- **DOKUMEN SUMBER**:
SUARAKRITIK.COM- P.BARU-Direktur Utama, Lembaga Pendidikan Wartawan, Pekanbaru Journalist Center (PJC), Drs. Wahyudi El Panggabean, M.H., MT.BNSP.,C.PCT, meminta segenap wartawan di tanah air untuk menghormati kemuliaan profesi jurnalis.
“Jangan menjadi wartawan pengeluh. Jangan jadi wartawan pengemis,” kata Wahyudi saat diminta memberi sambutan Acara Ultah ke-2 Aliansi Media Indonesia (AMI) sekaligus Buka Puasa Bersama di Hotel Resti Menara, Pekanbaru, Kamis (4/4).
Di kesempatan yang sama, Ketua Umum DPP-AMI, Ismail Sarlata sebelum pemotongan Tumpeng Ulang Tahun memberikan santunan kepada para anak yatim.
“Saya sangat mensyukuri organisasi pers ini di usianya yang kedua tahun, sudah ada di 5 provinsi di tanah air,” kata Ismail Sarlata di hadapan undangan: pejabat kepolisian, para pemimpin redaksi media, wartawan dan para Lawyer.
Wahyudi menyebut, Wartawan adalah satu-satunya profesi yang disebut dalam Al-Quran. An Naba (Berita) dalah satu nama Surat Al Quran yang bersentuhan dengan profesi wartawan.
“Kemuliaan itu jangan dinodai dengan keluhan dengan mengemis dan mengeluhkan situasi yang serba tak menentu, saat ini,” kata Wahyudi yang juga seorang Master Trainer itu.
Kewenangan Wartawan Indonesia_yang diamanahi UU No.40 Tahun 1999 tentang Pers_merupakan kewajiban untuk memenuhi keingintahuan publik tentang informasi.
“Jadi, wartawan bertugas sebagai wujud tanggung jawab untuk kemerdekaan pers yang merupakan hak dan kedaulatan setiap warga negara di negeri ini,” tegasnya.
Untuk itu, kewenangan publik yang melekat di jiwa seorang jurnalis harus dijunjung tinggi dan diapresiasi secara terhormat.
Jika ada wartawan, lanjutnya yang medianya tidak diikutkan kerjasama oleh Pemda karena belum UKW atau medianya belum terverifikasi Dewan Pers, wartawan tidak perlu mencak-mencak dan mengeluh.

Kutipan dataset
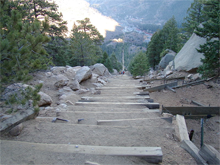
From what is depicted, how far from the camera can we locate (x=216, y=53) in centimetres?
637

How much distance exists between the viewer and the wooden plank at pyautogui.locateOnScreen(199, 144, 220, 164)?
2139mm

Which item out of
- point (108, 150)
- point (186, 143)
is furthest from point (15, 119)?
point (186, 143)

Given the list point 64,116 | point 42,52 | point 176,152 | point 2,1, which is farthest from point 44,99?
point 176,152

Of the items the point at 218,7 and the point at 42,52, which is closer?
the point at 42,52

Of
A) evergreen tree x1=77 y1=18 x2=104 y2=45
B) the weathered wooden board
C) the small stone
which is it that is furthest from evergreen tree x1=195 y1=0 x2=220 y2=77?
evergreen tree x1=77 y1=18 x2=104 y2=45

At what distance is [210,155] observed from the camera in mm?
2213

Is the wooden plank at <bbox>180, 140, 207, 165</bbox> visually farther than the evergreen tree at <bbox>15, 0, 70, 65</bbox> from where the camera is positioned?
No

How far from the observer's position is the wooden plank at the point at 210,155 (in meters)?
2.14

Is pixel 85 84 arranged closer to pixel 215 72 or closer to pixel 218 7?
pixel 215 72

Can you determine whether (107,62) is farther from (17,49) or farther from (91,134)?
(91,134)

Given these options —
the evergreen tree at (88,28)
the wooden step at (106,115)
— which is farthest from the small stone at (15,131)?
the evergreen tree at (88,28)

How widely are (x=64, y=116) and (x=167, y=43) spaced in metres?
28.1

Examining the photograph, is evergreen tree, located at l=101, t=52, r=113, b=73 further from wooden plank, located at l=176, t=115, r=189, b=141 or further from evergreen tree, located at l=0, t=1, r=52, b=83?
wooden plank, located at l=176, t=115, r=189, b=141

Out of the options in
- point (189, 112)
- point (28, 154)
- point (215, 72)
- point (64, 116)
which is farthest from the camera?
point (215, 72)
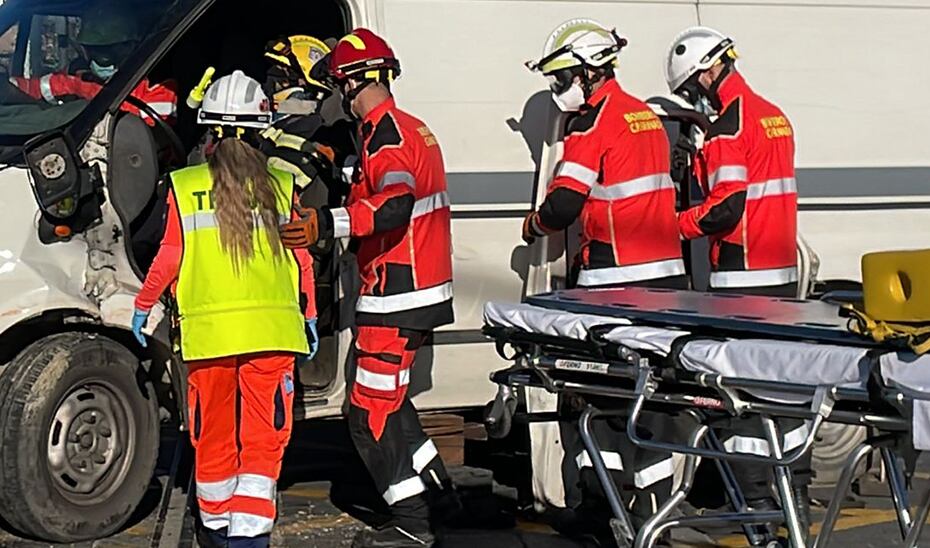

- **LATIHAN**:
Jawab pertanyaan berikut berdasarkan artikel berita tentang ulang tahun AMI:
1. Di hotel mana acara ulang tahun ke-2 AMI diadakan?
2. Surat Al-Quran apa yang menurut Wahyudi bersentuhan dengan profesi wartawan?
3. Di berapa provinsi AMI sudah ada menurut Ismail Sarlata?
Daftar di atas tidak berkaitan dengan artikel berita.

- **HASIL**:
1. Hotel Resti Menara, Pekanbaru.
2. Surat An Naba (Berita).
3. Di 5 provinsi.